OHSU Institute of Environmental Health is now accepting applications for the 2014 summer internship. The internship is offered to undergraduate college students with backgrounds and majors in biology, chemistry, computer science, engineering, environmental science, mathematics, and physics.
Summer interns are engaged in leading-edge research to understand and predict biological, chemical and physical processes of the river-to-ocean ecosystem. Interns work closely with senior scientists, post-doctoral fellows, and graduate students on interdisciplinary projects.
The goal of the program is to give undergraduates early exposure to graduate-level study and to help them make the connection between their academics and professional applications.
"The internship gave me the tools I needed to be a successful undergrad at USC," said undergraduate alum Alexandra Rios. "The independent research experience impressed many professors, causing them to offer exclusive research positions in their laboratories."

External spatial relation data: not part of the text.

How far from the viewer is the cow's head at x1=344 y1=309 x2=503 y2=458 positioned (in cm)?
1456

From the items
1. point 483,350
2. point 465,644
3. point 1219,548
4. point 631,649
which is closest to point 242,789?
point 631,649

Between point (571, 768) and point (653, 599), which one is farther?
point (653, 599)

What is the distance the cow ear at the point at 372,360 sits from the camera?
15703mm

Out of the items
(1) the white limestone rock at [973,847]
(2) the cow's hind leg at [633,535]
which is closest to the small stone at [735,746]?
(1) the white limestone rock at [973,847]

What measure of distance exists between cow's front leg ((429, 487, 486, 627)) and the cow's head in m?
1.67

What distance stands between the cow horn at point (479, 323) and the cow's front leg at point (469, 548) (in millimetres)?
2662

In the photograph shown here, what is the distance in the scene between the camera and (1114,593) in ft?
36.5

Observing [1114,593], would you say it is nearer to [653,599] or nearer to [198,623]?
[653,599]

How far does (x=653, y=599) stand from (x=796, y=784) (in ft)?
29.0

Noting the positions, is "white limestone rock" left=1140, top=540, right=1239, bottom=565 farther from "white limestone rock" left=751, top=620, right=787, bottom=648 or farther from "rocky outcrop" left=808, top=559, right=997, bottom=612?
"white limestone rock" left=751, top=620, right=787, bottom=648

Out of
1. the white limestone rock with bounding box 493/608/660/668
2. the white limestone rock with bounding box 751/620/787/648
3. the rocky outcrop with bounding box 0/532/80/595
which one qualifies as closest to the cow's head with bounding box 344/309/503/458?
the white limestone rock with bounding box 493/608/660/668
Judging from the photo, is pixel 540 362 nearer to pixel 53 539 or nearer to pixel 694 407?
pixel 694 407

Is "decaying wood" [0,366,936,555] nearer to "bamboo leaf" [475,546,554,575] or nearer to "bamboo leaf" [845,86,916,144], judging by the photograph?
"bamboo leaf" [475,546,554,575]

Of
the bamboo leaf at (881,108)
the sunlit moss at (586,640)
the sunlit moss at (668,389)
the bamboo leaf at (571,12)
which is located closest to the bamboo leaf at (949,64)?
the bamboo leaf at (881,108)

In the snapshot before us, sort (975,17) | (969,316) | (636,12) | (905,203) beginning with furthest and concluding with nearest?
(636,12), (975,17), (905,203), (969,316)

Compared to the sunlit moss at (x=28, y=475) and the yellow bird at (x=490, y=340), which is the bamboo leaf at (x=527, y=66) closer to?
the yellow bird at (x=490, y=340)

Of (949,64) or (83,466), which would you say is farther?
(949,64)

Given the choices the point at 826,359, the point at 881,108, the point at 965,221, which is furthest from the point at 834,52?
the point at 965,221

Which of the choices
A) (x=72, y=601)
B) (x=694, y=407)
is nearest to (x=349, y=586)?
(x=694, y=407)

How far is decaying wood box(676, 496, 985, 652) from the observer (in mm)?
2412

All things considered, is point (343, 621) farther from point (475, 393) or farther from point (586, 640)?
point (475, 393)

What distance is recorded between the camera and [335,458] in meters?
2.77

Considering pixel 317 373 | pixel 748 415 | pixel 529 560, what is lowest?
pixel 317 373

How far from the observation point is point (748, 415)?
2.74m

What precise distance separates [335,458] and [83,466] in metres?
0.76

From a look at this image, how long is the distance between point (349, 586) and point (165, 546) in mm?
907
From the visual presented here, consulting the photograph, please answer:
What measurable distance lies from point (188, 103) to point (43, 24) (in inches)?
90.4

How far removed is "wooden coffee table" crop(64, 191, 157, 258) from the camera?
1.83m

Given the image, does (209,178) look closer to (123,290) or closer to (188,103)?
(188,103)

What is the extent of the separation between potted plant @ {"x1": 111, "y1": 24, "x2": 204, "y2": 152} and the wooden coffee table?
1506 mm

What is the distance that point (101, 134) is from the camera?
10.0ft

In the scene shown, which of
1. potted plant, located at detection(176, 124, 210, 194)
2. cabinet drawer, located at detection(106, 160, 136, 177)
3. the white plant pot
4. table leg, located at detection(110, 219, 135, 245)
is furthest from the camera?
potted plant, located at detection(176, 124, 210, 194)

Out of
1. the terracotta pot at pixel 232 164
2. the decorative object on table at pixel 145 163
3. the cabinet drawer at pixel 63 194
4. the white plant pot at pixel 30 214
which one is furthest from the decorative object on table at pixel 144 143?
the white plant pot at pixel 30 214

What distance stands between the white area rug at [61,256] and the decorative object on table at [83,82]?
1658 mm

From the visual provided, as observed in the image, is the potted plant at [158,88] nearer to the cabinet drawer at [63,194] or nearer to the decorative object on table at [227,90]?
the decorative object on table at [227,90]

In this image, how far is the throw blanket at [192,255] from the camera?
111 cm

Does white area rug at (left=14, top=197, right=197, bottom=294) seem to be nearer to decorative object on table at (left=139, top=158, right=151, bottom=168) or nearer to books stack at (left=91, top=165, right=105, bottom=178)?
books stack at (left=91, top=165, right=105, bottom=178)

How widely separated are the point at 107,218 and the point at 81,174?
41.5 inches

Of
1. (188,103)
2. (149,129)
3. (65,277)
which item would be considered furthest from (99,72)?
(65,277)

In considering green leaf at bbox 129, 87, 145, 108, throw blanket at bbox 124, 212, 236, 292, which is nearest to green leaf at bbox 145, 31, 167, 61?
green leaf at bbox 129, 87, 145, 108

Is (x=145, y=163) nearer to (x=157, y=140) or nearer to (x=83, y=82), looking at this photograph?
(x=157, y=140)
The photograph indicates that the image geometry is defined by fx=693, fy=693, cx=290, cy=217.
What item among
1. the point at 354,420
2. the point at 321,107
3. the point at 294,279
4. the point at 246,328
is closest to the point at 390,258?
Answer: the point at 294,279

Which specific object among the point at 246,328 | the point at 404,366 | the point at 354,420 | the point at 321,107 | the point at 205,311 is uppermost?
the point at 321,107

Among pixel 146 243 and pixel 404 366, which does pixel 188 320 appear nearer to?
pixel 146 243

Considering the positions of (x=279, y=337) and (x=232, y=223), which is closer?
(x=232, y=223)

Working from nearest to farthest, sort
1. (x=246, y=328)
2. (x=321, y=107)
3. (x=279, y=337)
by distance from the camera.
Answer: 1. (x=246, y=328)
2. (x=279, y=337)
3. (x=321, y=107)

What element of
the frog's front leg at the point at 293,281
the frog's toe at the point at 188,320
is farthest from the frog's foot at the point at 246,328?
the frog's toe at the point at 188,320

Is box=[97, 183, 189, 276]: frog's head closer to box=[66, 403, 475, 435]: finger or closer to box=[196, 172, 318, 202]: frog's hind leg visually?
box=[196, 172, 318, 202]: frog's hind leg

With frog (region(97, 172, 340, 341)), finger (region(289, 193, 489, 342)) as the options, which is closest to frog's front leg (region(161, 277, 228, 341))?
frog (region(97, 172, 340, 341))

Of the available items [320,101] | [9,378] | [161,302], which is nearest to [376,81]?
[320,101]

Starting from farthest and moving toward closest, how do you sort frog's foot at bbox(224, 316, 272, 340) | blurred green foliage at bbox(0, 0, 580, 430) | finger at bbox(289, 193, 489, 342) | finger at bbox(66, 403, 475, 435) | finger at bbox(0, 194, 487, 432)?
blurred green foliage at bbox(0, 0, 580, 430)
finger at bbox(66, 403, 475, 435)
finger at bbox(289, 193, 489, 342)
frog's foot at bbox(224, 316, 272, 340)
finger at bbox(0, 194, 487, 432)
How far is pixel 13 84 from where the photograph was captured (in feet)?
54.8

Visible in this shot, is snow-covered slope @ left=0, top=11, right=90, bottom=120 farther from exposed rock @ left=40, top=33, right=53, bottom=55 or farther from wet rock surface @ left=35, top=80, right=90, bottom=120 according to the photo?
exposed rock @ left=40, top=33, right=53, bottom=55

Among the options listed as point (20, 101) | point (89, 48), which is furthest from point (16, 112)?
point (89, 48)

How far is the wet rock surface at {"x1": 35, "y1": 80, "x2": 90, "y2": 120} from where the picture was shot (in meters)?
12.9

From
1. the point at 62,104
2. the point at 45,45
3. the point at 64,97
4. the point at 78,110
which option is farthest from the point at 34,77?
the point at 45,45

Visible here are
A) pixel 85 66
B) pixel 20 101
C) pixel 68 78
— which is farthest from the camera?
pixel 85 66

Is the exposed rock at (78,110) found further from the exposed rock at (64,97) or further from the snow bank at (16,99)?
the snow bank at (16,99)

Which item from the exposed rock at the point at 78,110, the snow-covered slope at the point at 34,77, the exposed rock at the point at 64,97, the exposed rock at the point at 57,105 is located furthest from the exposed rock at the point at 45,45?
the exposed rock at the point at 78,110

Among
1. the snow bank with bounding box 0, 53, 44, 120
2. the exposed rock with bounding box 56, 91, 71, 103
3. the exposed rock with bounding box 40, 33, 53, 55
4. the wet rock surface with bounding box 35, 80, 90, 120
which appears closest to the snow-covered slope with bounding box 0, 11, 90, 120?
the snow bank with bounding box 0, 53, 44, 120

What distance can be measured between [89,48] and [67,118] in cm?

Recently stories about interns from Heritage University were published in the university's magazine, Wings. One story features Patrick Feller's summer of studying Pacfic Lamprey and the other features Meadow Rodriquez Jr. and Aric Washines in the article Columbia River Interns go with the Flow.
The deadline for 2014 applications is February 28, 2014. For your convenience, IEH accepts all documents as e-mail attachments except for the official transcript.
For complete list of application requirements visit the undergraduate Internship web page.
ABOUT OHSU INSTITUTE OF ENVIRONMENTAL HEALTH
OHSU Institute of Environmental Health believes preventative medicine starts with a healthy environment. There is overwhelming evidence that human activities and the global climate are affecting environmental health and sustainability. Increasingly, these consequences are causing serious implications for human health. IEH seeks to develop scientific understanding in environmental and biomolecular systems that elucidates environmental processes and their links to human health.